■ DOCUMENT PASSAGE
It seems that consumers and companies in the developed world need to be reminded of Severn Suzuki’s message:  “We are all in this together, and should act as one single world, toward one single goal.”

Paradoxes on the Path to a Sustainable Future

Industrialization has increased the standard of living in most countries on the globe.   Greater wealth is accompanied by many good things: better health care and education, increased life expectancy, decreased infant mortality and sustainable population growth.   Of these, the stabilization of population is perhaps the most important thing, as a requirement for a sustainable future.   But economic development also accelerates the depletion of resources, creates a growing gap between rich and poor, and degrades the environment.  This is particularly evident in China.

High rates of consumption require high production; high production requires rapid depletion of resources.  There is a conflict between the goal of industrialization for developing countries and the goal of decreasing the impact of production on the environment.  Economic development is necessary for the equality and dignity of the people in the developing world; but restraint is required to maintain environmental sustainability. 

Environmental writers, such as Donatello Meadows (principal author, Limits to Growth, the 30-Year Update) emphasize the need to reduce consumption to achieve sustainable levels of resource use.  However, consumption is the engine of modern economies.  The University of Michigan’s Consumer Confidence Survey is one of the most important indicators for the health of the American economy.  Lower rates of consumption may be driven by fear of economic or political instability, high interest rates or high energy prices.   When these conditions occur, low consumption inevitably pushes the economy into recession.  High unemployment and economic inefficiency are the result of widespread reductions in the rate of consumption.

■ PROBLEMS TO WORK ON
1/ Rewrite the part of the sustainability essay starting with "Environmental writers, such" and going on through "rate of consumption.", putting "a downturn" in place of "recession".
2/ According to the sustainability essay, which survey is one of the most important indicators for the health of the American economy?

■ PROVIDED MATERIAL

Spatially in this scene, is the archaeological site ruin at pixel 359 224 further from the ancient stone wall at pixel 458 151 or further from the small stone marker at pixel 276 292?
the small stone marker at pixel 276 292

■ SOLUTIONS TO EACH TASK
1/
Environmental writers, such as Donatello Meadows (principal author, Limits to Growth, the 30-Year Update) emphasize the need to reduce consumption to achieve sustainable levels of resource use.  However, consumption is the engine of modern economies.  The University of Michigan’s Consumer Confidence Survey is one of the most important indicators for the health of the American economy.  Lower rates of consumption may be driven by fear of economic or political instability, high interest rates or high energy prices.   When these conditions occur, low consumption inevitably pushes the economy into a downturn.  High unemployment and economic inefficiency are the result of widespread reductions in the rate of consumption.

2/ The University of Michigan's Consumer Confidence Survey.